Peter doesn’t know what to say to this, but Jesus goes on: ‘And Peter, you remember how you said you would go with me even to death? How even if all the others left me you wouldn’t? It didn’t work out that like that, did it? I heard you that night, as you know. You told them you didn’t even know me. Simon, son of John, do you love me?’ Peter hangs his head. There is no denying it now. ‘Yes, Lord,’ he says, ‘you know that I love you.’ 

But Jesus isn’t finished yet. There is no point in getting someone to see themselves as they really are if you don’t show them where to go from there. ‘Don’t you see, Peter?’ he says. ‘That’s not the end of the story. Peter, the next day they took me outside the city and they crucified me. They watched me die while you hid away somewhere. ‘But don’t you see what it means? I was despised and rejected by everybody. I had nothing but darkness and pain and death. But Peter, I bore all your griefs. I carried all your sorrows. I was wounded for your transgressions. I was bruised for your iniquities. Upon me was the punishment that made you whole. As they beat me, you were being healed. You were straying away like a lost sheep, Peter, but God laid on me the punishment for all your sin.

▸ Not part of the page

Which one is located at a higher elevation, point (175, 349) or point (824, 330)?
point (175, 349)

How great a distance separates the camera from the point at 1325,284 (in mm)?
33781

Simon, son of John, do you love me?’

Peter, feeling that the tears in his eyes tell the truth anyway, says, ‘Lord, you know all things. You know that I love you.’ And Jesus goes on to tell him of the new life he must lead, a life of serving God, a life of suffering and death, a life of following the Master.

The story hardly needs applying further. Christian faith begins (or it may begin) with understanding what Peter understood that morning. It is as we see Jesus, dying so that his people need not die, completing on the cross the work of our salvation, wounded for our transgressions and bruised for our iniquities, that we see clearly the love that God has for us. It is also the point at which we begin to love God in return.”

N. T. Wright. Small Faith–Great God. 2nd ed. IVP Books, 2010. 72-74.